Başvuru ve önceki markaların benzerlik karşılaştırılmasında, doktrin ve Yüksek Yargı uygulamaları ile belirlenen kriterler, işaretler arasında işitsel, görsel ve kavramsal olarak benzerlik olup olmadığı ile itiraza mesnet markanın doğasından gelen veya sonradan kazanılmış ayırt edeciliği bulunup bulunmadığıdır. İlke olarak benzerlikte, markaların tüketici üzerinde bıraktığı genel izlenim veya akılda kalan kaba görünüm dikkate alınmalıdır. Zira tüketici karşılaştırılan markaları genellikle yan yana koyarak inceleme imkanına sahip olamaz. Karşılaştırmada esas itibariyle markaların ayırt edici yada baskın (asıl) unsurları göz önüne alınmalıdır. Markaların ayırt edicilik sağlamayan yada herkesin kullanımına açık tali unsurları değerlendirme dışı bırakılır.

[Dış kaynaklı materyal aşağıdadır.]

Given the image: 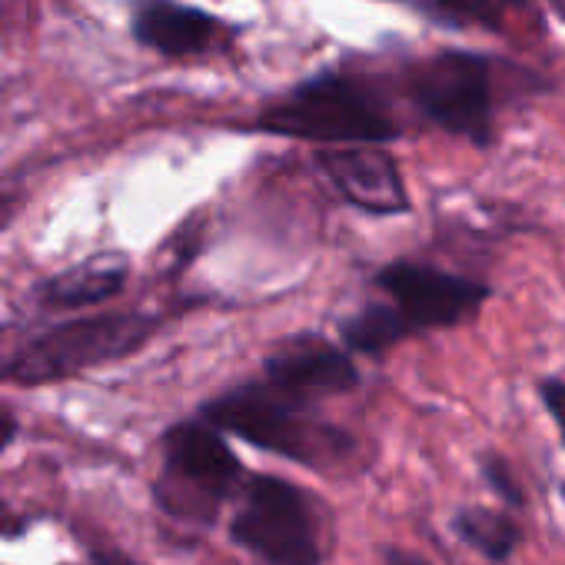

Olayın özelliklerine göre, yapılan karşılaştırmada, işitsel, görsel veya kavramsal benzerliklerden bir yada birkaçının önemi ön plana çıkabilir. Şekil markalarında doğal olarak görsel benzerlik önem taşır. Şekil ve sözcük bileşimi ile oluşturulan markalar da ise, ‘söz görünümden daha yüksek sesle konuşur’ ilkesi gereği genellikle sözcük baskın ve ayırt edici unsurdur.(BENTLY, Lionel/SHERMAN, age. Sh. 817-818) Marka kapsamındaki mal veya hizmetin türü de bu konuda ağırlık kazanabilir. Buna göre giyim ürünlerinde görünüm, lokanta hizmetlerinde işitsel benzerlik daha önemli role sahiptir. Yine özellikle, sözcüğün önceki markadan kısmen veya önemli bir bölümü itibariyle alınması yada değiştirilmesi suretiyle kullanılması durumlarında, sadece işitsel benzerlik karıştırılma ihtimalini için yeterli olabilir. Sözcük markalarında vurgunun hangi hece yada birden fazla sözcük olması halinde hangi sözcükte olduğu değerlendirilmelidir. Bu husus sözcüğün hangi dilde olduğuna göre de değişebilir. Görsel işitsel ve kavramsal benzerlik karşılaştırmasında özellikle önceki markanın tercih edilmesinin arkasında yatan fikrin gözden uzak tutulmamasında yarar vardır. Aynı düşünce başvuruya konu markanın seçilmesinde de etkili ise, bu durum vurgunun yada baskın unsurun görsel veya işitsel öğelerden birinde hatta bir sözcüğün tek bir hece veya harf gurubunda ortaya çıkmasını sağlayabilir.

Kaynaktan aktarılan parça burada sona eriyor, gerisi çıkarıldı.